PS109 (use this)

Just last week, Artspace was notified by the New York City Department of Housing Preservation and Development that our El Barrio’s Artspace project (commonly known as PS109) has received a tax credit allocation that will generate approximately $24 Million in equity funding to the project. With this essential funding in place, we hope to complete our financial closing by year-end and begin construction this winter. While there will be many tangible benefits to emerge from this project, one of the most immediate will be the creation of nearly 500 jobs during our two-year construction phase.  In these hard times, we cannot say enough about what a great partner the City of New York (its departments and individual leaders) has been in moving El Barrio’s Artspace forward.

This moment highlights two essential elements of the Artspace model, as it has been successfully adapted for 30+ projects from coast-to-coast.  The first is leverage.  The total 10-year project budget for El Barrio’s Artspace (capital + community engagement + capacity building for key partners) is $53 million, an intimidating sum to be sure.  Nonetheless, key partners were wiling to step forward early on with seed investments that gave us the credibility necessary to ultimately secure the bulk of the funding through tax credits.

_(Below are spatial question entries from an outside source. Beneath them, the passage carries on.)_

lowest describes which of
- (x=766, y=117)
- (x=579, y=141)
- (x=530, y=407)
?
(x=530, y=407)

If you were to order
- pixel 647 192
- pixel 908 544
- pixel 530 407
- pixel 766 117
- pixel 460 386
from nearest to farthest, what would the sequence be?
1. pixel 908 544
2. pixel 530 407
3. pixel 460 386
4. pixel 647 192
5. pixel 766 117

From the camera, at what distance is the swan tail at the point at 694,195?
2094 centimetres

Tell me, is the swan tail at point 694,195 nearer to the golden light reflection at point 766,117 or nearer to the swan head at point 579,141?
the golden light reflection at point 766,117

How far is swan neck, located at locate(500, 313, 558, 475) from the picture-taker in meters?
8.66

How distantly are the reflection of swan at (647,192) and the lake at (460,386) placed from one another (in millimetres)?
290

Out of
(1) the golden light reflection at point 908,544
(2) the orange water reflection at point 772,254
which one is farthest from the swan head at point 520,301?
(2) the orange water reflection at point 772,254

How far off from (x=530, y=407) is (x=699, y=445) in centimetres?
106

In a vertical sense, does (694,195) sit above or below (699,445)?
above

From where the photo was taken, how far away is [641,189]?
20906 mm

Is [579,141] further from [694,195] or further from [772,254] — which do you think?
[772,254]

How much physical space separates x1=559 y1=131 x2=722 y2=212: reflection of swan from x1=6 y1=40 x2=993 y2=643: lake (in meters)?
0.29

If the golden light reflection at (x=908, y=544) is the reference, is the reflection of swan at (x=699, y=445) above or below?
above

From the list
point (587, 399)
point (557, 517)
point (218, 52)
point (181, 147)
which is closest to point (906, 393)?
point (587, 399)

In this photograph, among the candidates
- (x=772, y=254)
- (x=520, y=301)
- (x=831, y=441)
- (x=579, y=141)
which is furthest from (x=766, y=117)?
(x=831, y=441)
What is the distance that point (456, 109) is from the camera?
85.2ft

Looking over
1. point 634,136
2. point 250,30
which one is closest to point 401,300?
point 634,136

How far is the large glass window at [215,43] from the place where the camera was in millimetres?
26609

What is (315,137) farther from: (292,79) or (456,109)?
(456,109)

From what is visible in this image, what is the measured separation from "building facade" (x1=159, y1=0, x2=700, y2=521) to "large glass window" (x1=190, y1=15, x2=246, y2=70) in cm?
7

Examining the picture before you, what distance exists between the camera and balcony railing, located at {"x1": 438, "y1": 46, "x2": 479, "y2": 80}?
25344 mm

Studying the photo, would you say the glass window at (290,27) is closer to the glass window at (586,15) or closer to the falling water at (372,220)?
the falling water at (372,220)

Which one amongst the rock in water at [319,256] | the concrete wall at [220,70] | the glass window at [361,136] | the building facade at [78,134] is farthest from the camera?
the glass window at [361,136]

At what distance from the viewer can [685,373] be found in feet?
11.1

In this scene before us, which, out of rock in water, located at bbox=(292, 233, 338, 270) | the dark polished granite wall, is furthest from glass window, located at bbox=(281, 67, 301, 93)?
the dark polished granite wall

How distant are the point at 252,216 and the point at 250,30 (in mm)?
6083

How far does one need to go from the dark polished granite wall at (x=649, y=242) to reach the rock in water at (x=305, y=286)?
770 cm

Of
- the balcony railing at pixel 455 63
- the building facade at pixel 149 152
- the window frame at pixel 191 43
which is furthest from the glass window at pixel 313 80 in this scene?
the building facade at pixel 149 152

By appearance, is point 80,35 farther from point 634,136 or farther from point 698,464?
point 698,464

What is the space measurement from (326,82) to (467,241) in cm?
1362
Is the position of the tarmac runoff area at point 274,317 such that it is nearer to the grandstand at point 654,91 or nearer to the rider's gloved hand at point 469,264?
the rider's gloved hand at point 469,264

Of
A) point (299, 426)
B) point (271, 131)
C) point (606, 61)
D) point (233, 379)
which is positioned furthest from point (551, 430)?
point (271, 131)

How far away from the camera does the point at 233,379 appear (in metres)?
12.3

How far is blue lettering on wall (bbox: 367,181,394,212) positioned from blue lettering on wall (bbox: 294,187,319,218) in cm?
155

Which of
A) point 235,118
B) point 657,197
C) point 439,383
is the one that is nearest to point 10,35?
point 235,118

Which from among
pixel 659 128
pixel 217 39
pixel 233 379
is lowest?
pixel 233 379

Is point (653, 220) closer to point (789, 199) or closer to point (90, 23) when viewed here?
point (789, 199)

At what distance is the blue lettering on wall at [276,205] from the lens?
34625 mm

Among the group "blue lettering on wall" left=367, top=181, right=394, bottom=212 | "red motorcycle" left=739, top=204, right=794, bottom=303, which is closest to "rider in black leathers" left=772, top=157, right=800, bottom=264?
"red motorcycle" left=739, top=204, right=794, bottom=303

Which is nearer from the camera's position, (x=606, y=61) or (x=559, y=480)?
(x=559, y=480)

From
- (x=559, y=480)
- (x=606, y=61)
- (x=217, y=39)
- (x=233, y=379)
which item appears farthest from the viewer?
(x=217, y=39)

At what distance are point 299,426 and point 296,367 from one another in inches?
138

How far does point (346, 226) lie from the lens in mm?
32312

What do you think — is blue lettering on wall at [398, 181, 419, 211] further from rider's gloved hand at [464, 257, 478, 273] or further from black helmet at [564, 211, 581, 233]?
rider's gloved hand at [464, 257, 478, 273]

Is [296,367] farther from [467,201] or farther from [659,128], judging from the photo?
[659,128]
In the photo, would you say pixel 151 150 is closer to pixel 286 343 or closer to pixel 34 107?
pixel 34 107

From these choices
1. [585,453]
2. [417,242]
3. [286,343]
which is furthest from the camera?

On the private side, these partners included the Warhol Foundation, the Ford Foundation, ArtPlace, Bloomberg Family Philanthropies, JPMorgan Chase and others.  On the private side, these partners included Council Member Melissa Mark-Viverito, the Department of Cultural Affairs, U.S. Representative Charles Rangel, Manhattan Borough President Scott Stringer, and others. With large projects, it is always essential that someone – or some network of partners – is willing to take the leap of faith when a project is more vision than reality.

The other element of our model on displace is sustainability.  What we’ve learned over 30 years is that the capacity of a project to deliver on its mission over time is directly tied to how that project is originally financed.  Our projects need to be affordable to their users and we cannot depend on on-going, annual fundraising to make ends meet.  This means that we need to keep mortgages as low as possible and to structure the operating model so that even modest rents/leases can support building upkeep and reinvestment.

In almost every Artspace project, there is pressure to cut the budget and/or to start before it is fully funded – generally with some vague promise that the money will arrive later.  While it is always tempting, we’d much rather ensure long-term, multi-decade viability than open 6 – 12 months earlier. We get urgency, but we are in for the long-haul, and there are too many counter examples out there of fabulous projects that have struggled just a few years after opening.

While named above, one last shout out to ArtPlace, which provided the final philanthropic investment before our tax credit application was reviewed.  Without ArtPlace’s timely and significant support, our application would almost certainly have been denied.  As such, it is also fair to say that ArtPlace’s investment was essential to securing an additional $24 million investment in the arts.  Thank you!